Brennan’s answer is straightforward, horrifying, and highly intriguing: They became insane and turned into a blight that devastated entire countries. A great deal about the past of Aramán, the divine conflict, and its consequences in the present has yet to be disclosed, but it appears that when the gods were slain, the celestial beings went “feral”. They became monsters that could destroy entire regions if left unchecked. Viewers caught a sight of how frightening one of these creatures can be at the conclusion of the second episode, as Wicander (Sam Riegel) encountered his “ancestor,” a terrifying celestial kept chained in a massive coffin.

It is no accident that the most compelling celestials in D&D, story-wise, are those who have lost their divinity. The angel Zariel, for example, was a powerful Solar whose fixation with concluding the Blood War led to her being tainted by the devil Asmodeus and transformed into an Archdevil. Fazrian is a little-known Planetar who was called forth by a cleric inside the dungeon Undermountain and developed a fixation on “cleaning” the wickedness in the Terminus area of the massive dungeon, gradually yielding to the madness infusing the location.

The corruption seen in Campaign 4 of Critical Role assumes a distinct form. These celestials didn’t fall from grace. They were not deceived, or led astray by their own arrogance or fixations. They are casualties; one more dreadful consequence of the Shapers’ War. As the new campaign progresses, I hope the DM concentrates on the notion that, no matter how “righteous” that conflict was, the humans who won it may nonetheless lament the consequences. Their realm has been wounded, their link to the hereafter has been severed, and the beings that were once their protectors, shepherding their souls to safety following death, are currently terrifying calamities.
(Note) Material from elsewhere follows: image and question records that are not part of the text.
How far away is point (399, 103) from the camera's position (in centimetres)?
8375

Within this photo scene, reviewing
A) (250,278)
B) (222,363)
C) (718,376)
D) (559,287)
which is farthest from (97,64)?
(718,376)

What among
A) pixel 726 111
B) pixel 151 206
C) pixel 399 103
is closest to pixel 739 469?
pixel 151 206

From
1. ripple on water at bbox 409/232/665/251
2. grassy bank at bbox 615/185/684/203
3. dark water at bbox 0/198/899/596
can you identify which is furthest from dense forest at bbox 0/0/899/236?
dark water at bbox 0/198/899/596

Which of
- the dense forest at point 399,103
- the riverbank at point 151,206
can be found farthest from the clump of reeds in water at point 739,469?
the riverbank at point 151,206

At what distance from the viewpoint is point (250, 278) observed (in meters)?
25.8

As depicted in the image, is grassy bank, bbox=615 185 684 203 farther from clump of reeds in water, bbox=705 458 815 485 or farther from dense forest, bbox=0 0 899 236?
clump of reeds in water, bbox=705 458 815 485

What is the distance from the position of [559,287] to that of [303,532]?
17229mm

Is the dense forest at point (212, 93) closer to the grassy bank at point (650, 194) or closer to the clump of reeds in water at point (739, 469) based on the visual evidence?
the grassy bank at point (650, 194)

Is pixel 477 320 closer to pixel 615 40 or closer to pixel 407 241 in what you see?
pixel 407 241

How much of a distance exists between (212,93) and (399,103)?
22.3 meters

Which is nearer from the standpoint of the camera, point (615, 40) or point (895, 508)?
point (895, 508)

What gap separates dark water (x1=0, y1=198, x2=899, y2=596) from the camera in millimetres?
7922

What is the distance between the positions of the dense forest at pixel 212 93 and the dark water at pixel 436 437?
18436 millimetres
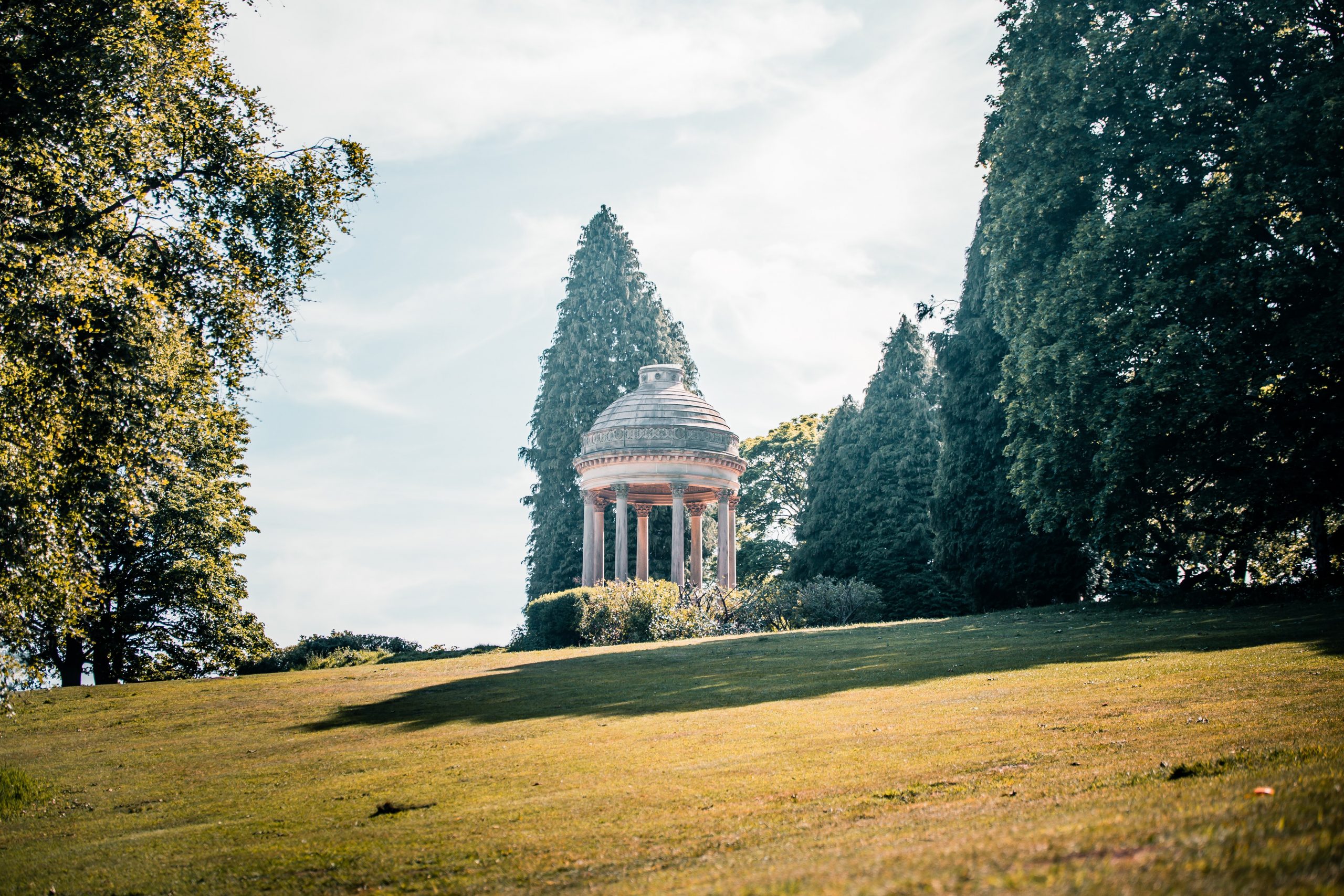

Sure, this might simply be a practical method to solve the original creator’s original dilemma. It’s easy to justify killing an divine being when it’s a shrieking, mad creature with multiple fangs, but I am also very intrigued by this fresh variation of the celestial mythos in Dungeons & Dragons. I am not entirely in accord with the DM’s aversion for divine beings in his campaigns, but I still prefer these monstrous celestials to the one-dimensional {

Robert Walker
Robert Walker

A seasoned casino strategist with over a decade of experience in gaming analysis and player psychology.